Altre 21 licenze, invece, saranno aggiudicate su base regionale e saranno destinate a “nuovi entranti”, cioè a società che non siano già attive nella larga banda mobile attraverso il sistema Umts. In sostanza sono fuori da questa gara “regionale” Telecom, Vodafone, Wind e H3g che però possono partecipare alla procedura che riguarda le 14 licenze aggiudicate all’intero di macroaree.
L’offerta economica sarà alla base dell’assegnazione delle licenze: si tratterà di un’asta vera e propria tramite «miglioramenti competitivi» delle offerte finchè rimarrà solo un partecipante per ogni licenza. Il parametro economico, sarà mitigato dalla finalità “sociale” di copertura delle aree dove è presente maggiormente il digital divide, con precisi obblighi a carico di chi si aggiudica le licenze. Uno degli obiettivi principali della procedura di assegnazione delle licenze è quello di portare la larga banda in zone dove il cavo si è rivelato troppo costoso e non remunerativo degli investimenti.

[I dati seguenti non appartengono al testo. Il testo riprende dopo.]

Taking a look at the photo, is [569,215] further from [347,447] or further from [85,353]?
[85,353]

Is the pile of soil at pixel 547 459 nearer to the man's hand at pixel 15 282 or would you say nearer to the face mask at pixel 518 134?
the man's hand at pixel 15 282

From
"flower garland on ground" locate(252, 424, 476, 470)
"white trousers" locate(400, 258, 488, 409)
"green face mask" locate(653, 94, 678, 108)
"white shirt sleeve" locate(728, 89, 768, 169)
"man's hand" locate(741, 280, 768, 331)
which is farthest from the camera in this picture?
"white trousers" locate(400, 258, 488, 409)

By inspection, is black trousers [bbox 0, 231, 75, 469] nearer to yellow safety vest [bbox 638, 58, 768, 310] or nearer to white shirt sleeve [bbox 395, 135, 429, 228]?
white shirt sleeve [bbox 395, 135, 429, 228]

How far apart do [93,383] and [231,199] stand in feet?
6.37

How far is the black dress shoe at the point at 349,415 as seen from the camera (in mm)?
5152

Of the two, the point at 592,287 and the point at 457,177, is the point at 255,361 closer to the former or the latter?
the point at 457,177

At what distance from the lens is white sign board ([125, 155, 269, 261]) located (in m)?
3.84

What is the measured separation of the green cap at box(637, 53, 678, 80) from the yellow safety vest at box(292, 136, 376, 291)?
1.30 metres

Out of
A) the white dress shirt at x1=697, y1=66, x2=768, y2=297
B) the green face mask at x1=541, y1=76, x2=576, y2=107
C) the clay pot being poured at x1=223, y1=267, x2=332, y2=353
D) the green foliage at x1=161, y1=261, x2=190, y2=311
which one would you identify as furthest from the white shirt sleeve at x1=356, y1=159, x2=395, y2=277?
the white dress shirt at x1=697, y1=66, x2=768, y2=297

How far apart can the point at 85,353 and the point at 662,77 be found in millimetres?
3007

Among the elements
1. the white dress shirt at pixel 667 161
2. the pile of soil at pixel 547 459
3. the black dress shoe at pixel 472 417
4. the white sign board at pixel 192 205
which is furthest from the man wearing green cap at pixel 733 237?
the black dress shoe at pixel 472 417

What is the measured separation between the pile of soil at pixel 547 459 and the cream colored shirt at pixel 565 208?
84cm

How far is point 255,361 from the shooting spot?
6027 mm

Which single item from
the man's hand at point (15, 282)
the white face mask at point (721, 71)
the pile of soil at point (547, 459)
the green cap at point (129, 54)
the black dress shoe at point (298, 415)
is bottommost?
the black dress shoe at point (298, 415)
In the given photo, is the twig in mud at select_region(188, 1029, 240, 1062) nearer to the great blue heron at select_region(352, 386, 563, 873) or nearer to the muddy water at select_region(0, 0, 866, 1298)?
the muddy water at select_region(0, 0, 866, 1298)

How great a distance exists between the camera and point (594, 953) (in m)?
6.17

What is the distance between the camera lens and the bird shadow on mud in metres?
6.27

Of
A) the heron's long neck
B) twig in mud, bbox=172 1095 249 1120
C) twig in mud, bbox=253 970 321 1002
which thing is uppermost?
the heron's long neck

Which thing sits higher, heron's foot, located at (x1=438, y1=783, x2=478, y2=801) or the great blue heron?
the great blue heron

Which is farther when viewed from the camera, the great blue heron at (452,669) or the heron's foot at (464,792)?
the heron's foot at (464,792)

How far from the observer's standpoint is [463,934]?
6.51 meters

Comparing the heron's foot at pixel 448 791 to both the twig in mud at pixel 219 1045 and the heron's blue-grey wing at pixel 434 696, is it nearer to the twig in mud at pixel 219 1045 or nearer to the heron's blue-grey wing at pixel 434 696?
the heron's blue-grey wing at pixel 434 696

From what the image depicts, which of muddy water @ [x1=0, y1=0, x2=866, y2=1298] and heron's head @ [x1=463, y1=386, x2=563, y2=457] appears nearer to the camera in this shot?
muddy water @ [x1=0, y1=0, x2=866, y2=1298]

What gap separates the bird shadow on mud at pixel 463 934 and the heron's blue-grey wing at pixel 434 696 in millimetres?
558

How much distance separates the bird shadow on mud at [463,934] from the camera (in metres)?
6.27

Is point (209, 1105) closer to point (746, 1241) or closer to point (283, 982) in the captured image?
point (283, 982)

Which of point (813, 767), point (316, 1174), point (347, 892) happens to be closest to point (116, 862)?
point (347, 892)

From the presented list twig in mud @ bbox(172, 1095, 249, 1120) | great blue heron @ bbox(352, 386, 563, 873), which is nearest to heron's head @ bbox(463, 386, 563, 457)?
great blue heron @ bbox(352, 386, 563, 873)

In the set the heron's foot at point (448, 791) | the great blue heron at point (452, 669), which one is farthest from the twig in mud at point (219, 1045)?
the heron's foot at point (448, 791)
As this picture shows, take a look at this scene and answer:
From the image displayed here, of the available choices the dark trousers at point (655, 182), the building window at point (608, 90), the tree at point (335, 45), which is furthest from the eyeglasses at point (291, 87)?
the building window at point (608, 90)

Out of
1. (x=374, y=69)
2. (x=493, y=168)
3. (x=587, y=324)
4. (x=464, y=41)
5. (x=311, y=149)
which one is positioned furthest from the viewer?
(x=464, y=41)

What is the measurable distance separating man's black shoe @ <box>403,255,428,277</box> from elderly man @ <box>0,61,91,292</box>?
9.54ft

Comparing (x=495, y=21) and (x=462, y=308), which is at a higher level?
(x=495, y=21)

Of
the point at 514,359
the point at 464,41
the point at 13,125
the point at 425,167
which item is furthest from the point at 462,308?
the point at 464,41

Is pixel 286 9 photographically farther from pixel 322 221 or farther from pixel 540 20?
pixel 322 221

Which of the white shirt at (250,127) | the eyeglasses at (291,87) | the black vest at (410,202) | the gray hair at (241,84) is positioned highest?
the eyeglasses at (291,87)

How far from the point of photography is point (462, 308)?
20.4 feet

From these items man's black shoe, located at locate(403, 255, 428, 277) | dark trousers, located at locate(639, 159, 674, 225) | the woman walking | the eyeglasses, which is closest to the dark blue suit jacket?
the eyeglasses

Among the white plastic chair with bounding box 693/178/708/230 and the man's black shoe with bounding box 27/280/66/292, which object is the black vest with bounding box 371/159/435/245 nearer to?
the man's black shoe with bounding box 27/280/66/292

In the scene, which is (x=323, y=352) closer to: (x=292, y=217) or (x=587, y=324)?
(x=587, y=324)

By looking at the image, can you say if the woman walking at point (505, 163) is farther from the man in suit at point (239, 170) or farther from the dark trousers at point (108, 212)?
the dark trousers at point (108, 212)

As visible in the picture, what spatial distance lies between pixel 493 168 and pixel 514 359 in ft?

I tempi sono alquanto stretti. Entro la prossima settimana sarà pubblicato sulle Gazzette Ufficiali il bando di gara. Entro 45 giorni dovranno essere presentate le domande di partecipazione, e entro i 30 giorni successivi dovranno arrivare le offerte economiche.
L’asta, quindi si svolgerà nella seconda metà di gennaio 2008 e dovrebbe durare alcuni giorni. Le licenze WiMax (in realtà bisognerebbe parlare di autorizzazione visto che il sistema delle licenze non esiste più) avranno una durata di 15 anni.




Speriamo non sia il solito zibaldone all’italiana. Ricordo ancora l’esperienza dell’asta per le reti UMTS!!!!
Il WiMax è, secondo me, la chiave per un accesso globale e aperto a Internet, ovvero un importante strumento a servizio della democraza. L’Italia è già arrivata tardi, ora rischia di trasformare questa occasione nel solito “affare all’italiana” in cui a spartirsi i benefici sono in pochi a discapito dei cittadini.
Nel bando per l’assegnazione delle frequenze, infatti, ancano indicazioni sulla gestione della rete che si verrà a creare. Chi deciderà, quindi, a chi sarà permesso di accedere al Wimax e a chi no? Chi stablirà i prezzi?
Inoltre, non sono previste delle sanzioni per chi facesse un uso errato o improprio del WiMax oppure non utilizzasse affatto la licenza acquisita, ma solo l’obbligo di rivenderla…
Insomma, speriamo che non avvenga che “tutto cambia per non far cambiare nulla”.